▶ [Problem to solve]:
Omit the pictures, but give back every entry below exactly as written.

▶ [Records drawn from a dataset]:
-*-
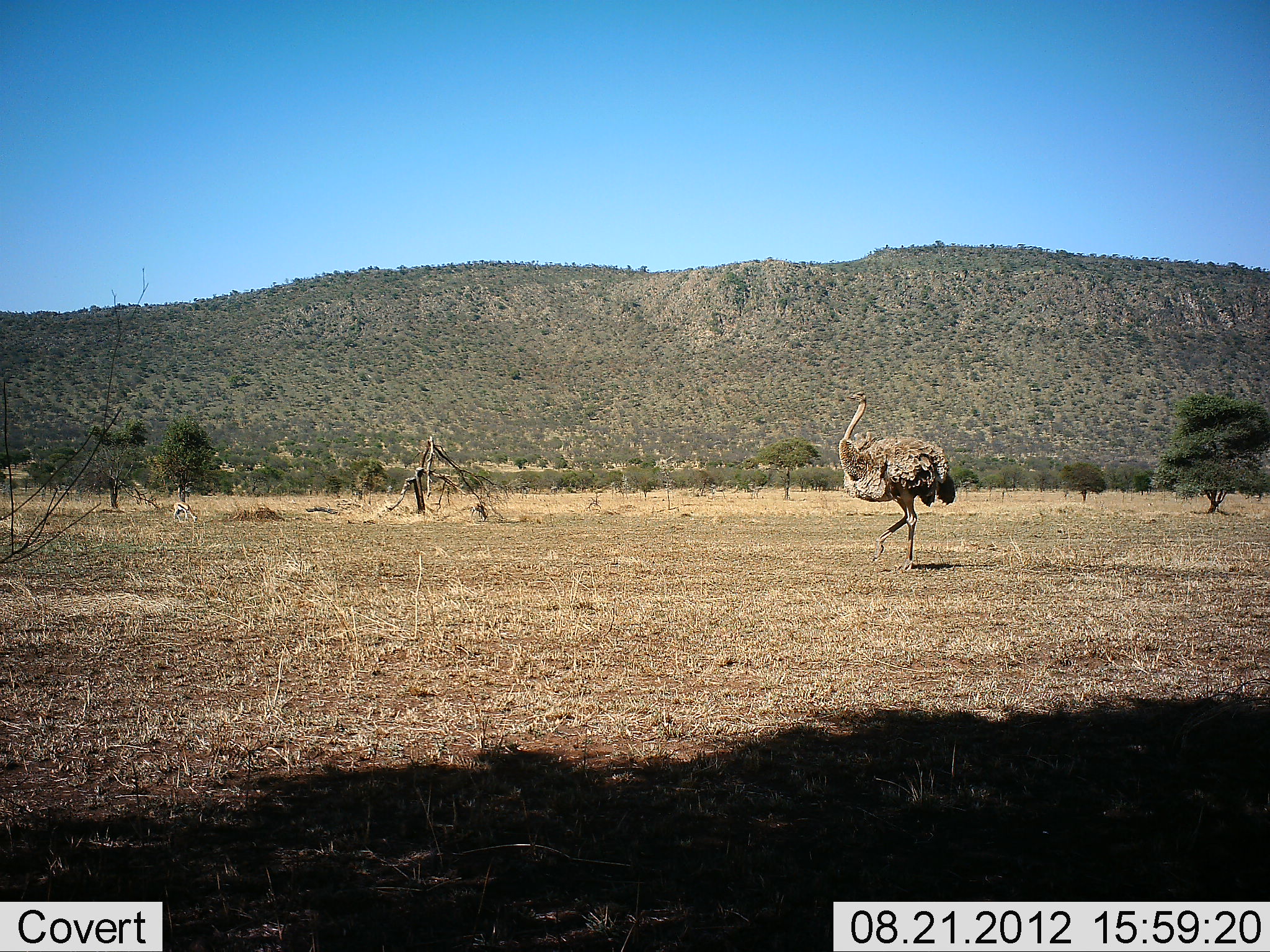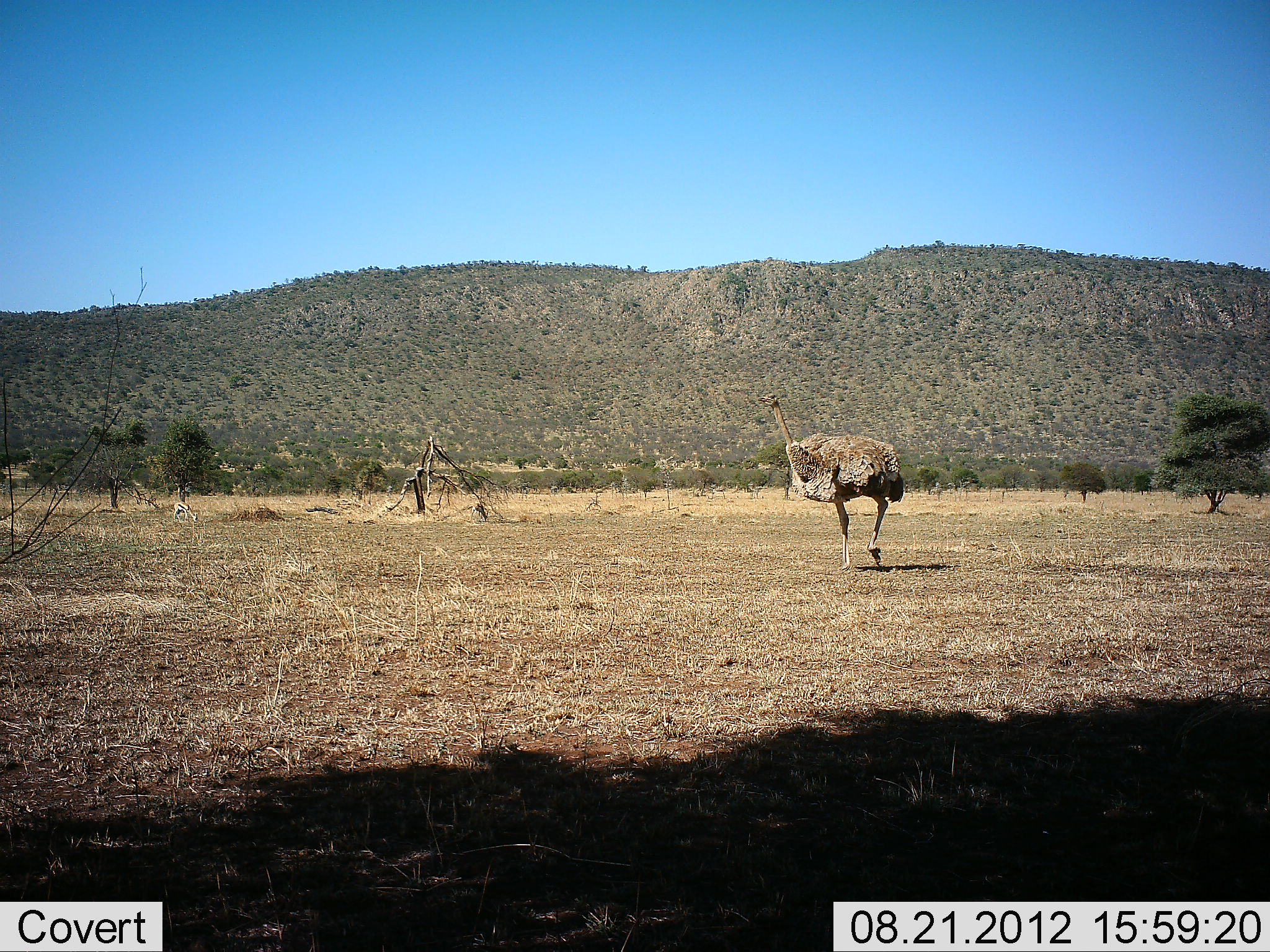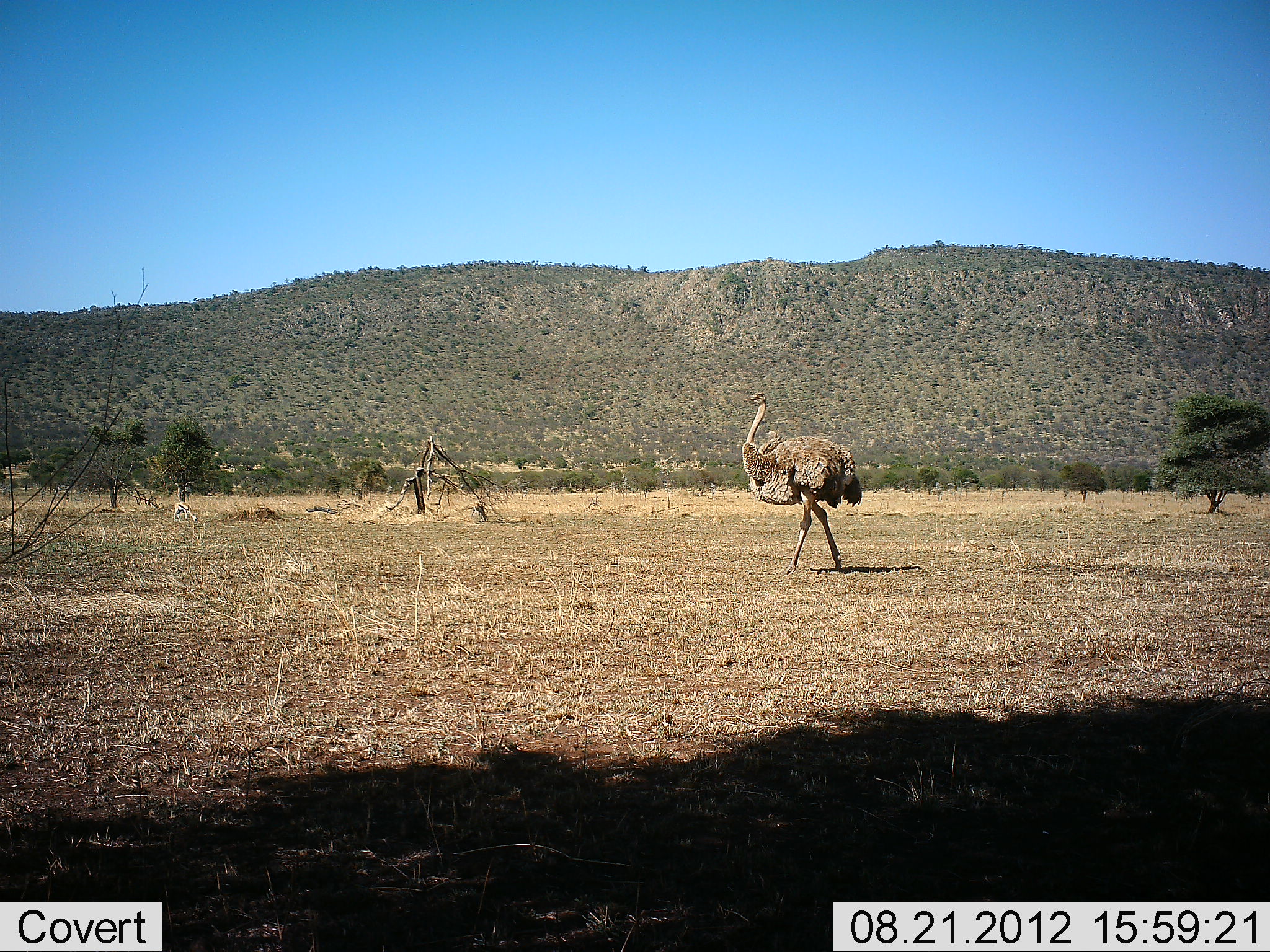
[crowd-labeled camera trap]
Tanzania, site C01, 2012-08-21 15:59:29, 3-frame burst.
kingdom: Animalia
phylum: Chordata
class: Aves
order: Struthioniformes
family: Struthionidae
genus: Struthio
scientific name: Struthio camelus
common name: ostrich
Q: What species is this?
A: Ostrich (Struthio camelus).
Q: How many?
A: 1.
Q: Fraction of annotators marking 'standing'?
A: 9%.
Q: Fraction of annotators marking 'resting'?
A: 0%.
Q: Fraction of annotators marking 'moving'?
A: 91%.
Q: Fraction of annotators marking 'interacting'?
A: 0%.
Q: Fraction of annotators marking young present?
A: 0%.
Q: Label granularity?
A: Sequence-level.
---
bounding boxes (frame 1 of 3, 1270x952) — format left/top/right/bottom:
animal: 839/390/956/572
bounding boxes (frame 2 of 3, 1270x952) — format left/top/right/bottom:
animal: 758/393/904/575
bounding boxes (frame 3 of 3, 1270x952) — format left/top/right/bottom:
animal: 742/393/863/573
-*-
▶ [Reply]:
[crowd-labeled camera trap]
Tanzania, site C01, 2012-08-21 15:59:29, 3-frame burst.
kingdom: Animalia
phylum: Chordata
class: Aves
order: Struthioniformes
family: Struthionidae
genus: Struthio
scientific name: Struthio camelus
common name: ostrich
Q: What species is this?
A: Ostrich (Struthio camelus).
Q: How many?
A: 1.
Q: Fraction of annotators marking 'standing'?
A: 9%.
Q: Fraction of annotators marking 'resting'?
A: 0%.
Q: Fraction of annotators marking 'moving'?
A: 91%.
Q: Fraction of annotators marking 'interacting'?
A: 0%.
Q: Fraction of annotators marking young present?
A: 0%.
Q: Label granularity?
A: Sequence-level.
---
bounding boxes (frame 1 of 3, 1270x952) — format left/top/right/bottom:
animal: 839/390/956/572
bounding boxes (frame 2 of 3, 1270x952) — format left/top/right/bottom:
animal: 758/393/904/575
bounding boxes (frame 3 of 3, 1270x952) — format left/top/right/bottom:
animal: 742/393/863/573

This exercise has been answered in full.